## Objective
Please copy the records below word for word, keeping every line unchanged.

## Data listing
>>>>
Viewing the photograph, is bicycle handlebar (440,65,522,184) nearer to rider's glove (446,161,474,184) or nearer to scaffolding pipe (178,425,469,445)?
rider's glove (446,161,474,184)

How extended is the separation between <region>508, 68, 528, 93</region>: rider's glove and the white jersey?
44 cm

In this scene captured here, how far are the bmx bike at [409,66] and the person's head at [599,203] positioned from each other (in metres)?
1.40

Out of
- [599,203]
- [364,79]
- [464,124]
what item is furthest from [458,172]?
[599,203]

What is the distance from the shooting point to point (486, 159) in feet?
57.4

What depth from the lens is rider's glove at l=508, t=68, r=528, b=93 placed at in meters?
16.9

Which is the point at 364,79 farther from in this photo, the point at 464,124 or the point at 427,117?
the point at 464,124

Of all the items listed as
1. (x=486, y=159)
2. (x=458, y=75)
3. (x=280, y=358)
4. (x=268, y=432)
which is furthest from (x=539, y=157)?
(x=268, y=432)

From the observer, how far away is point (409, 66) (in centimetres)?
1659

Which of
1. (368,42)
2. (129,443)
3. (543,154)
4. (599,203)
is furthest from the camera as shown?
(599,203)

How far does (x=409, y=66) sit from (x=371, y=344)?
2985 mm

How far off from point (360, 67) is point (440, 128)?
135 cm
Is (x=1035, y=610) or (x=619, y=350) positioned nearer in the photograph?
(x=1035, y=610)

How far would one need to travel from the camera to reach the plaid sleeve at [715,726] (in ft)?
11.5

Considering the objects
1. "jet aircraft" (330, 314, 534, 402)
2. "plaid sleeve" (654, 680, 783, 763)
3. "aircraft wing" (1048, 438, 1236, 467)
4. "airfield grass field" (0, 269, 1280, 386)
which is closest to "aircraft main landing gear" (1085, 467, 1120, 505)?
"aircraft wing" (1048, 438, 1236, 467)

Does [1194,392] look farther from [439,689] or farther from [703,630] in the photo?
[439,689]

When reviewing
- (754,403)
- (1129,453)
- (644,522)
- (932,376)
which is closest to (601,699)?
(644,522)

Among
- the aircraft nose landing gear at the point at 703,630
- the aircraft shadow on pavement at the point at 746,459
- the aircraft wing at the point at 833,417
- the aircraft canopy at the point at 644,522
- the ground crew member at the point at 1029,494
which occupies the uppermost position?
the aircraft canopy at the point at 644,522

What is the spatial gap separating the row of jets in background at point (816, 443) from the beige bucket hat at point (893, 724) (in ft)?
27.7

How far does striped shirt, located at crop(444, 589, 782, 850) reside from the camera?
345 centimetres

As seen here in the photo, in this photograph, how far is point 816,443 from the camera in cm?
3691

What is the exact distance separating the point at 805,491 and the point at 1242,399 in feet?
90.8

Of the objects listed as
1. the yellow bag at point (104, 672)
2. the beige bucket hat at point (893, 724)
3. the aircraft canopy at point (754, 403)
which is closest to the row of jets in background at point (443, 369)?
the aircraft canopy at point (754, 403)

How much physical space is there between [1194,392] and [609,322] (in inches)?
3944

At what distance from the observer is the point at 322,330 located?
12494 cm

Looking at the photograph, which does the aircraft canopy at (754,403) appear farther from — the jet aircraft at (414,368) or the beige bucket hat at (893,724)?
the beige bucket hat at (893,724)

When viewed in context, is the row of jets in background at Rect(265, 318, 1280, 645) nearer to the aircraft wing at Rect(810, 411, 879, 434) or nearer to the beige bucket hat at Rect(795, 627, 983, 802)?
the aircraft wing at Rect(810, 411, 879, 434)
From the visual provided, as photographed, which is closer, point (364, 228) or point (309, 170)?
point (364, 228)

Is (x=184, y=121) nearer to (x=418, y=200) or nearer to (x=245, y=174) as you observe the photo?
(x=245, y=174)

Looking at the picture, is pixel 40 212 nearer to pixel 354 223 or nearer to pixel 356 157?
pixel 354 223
<<<<
## Task response
Viewing the photograph, is bicycle handlebar (440,65,522,184) nearer to rider's glove (446,161,474,184) or nearer to scaffolding pipe (178,425,469,445)?
rider's glove (446,161,474,184)

How extended is the separation between <region>508, 68, 528, 93</region>: rider's glove and the white jersey?
44 cm

In this scene captured here, how far are the bmx bike at [409,66] and the person's head at [599,203] positioned from each other (in metres)?
1.40

Out of
- [599,203]
- [364,79]
- [464,124]
what item is furthest from [458,172]?
[599,203]

What is the distance from the shooting point to point (486, 159) in feet?
57.4

What depth from the lens is rider's glove at l=508, t=68, r=528, b=93 placed at in meters?
16.9

Which is the point at 364,79 farther from in this photo, the point at 464,124 or the point at 427,117?
the point at 464,124

Of all the items listed as
1. (x=486, y=159)
2. (x=458, y=75)
3. (x=280, y=358)
4. (x=268, y=432)
which is furthest from (x=539, y=157)?
(x=268, y=432)

From the observer, how far away is point (409, 66) (in centimetres)?
1659

Which of
1. (368,42)
2. (129,443)
3. (543,154)
4. (599,203)
is furthest from the camera as shown?
(599,203)

How far does (x=409, y=66) sit from (x=371, y=344)?
2985 mm

How far off from point (360, 67) is point (440, 128)?
135 cm
Is (x=1035, y=610) or (x=619, y=350) positioned nearer in the photograph?
(x=1035, y=610)

How far would one need to travel from the camera to reach the plaid sleeve at [715,726] (in ft)?
11.5

Considering the objects
1. "jet aircraft" (330, 314, 534, 402)
2. "plaid sleeve" (654, 680, 783, 763)
3. "aircraft wing" (1048, 438, 1236, 467)
4. "airfield grass field" (0, 269, 1280, 386)
which is closest to "aircraft main landing gear" (1085, 467, 1120, 505)?
"aircraft wing" (1048, 438, 1236, 467)

Does [1194,392] look farther from [439,689] or farther from [703,630] in the photo?
[439,689]

When reviewing
- (754,403)
- (1129,453)
- (644,522)
- (932,376)
which is closest to (601,699)?
(644,522)

Among
- the aircraft nose landing gear at the point at 703,630
- the aircraft shadow on pavement at the point at 746,459
- the aircraft wing at the point at 833,417
- the aircraft canopy at the point at 644,522
- the ground crew member at the point at 1029,494
which occupies the uppermost position?
the aircraft canopy at the point at 644,522

What is the spatial gap separating the row of jets in background at point (816, 443) from the beige bucket hat at point (893, 724) (in ft)?
27.7

How far does striped shirt, located at crop(444, 589, 782, 850) reside from the camera?
345 centimetres

As seen here in the photo, in this photograph, how far is point 816,443 from the camera in cm?
3691

What is the exact distance separating the point at 805,491 and the point at 1242,399 in feet?
90.8

Of the objects listed as
1. the yellow bag at point (104, 672)
2. the beige bucket hat at point (893, 724)
3. the aircraft canopy at point (754, 403)
which is closest to the row of jets in background at point (443, 369)?
the aircraft canopy at point (754, 403)

How much physical space is there between [1194,392] and [609,322] (in inches)?
3944

At what distance from the observer is the point at 322,330 located?
12494 cm

Looking at the photograph, which does the aircraft canopy at (754,403) appear farther from — the jet aircraft at (414,368) or the beige bucket hat at (893,724)?
the beige bucket hat at (893,724)

When viewed in context, is the row of jets in background at Rect(265, 318, 1280, 645) nearer to the aircraft wing at Rect(810, 411, 879, 434) or nearer to the beige bucket hat at Rect(795, 627, 983, 802)?
the aircraft wing at Rect(810, 411, 879, 434)
From the visual provided, as photographed, which is closer, point (364, 228) or point (309, 170)?
point (364, 228)

Is (x=184, y=121) nearer to (x=418, y=200) or nearer to (x=245, y=174) as you observe the photo?
(x=245, y=174)

Looking at the picture, is pixel 40 212 nearer to pixel 354 223 or nearer to pixel 356 157?
pixel 354 223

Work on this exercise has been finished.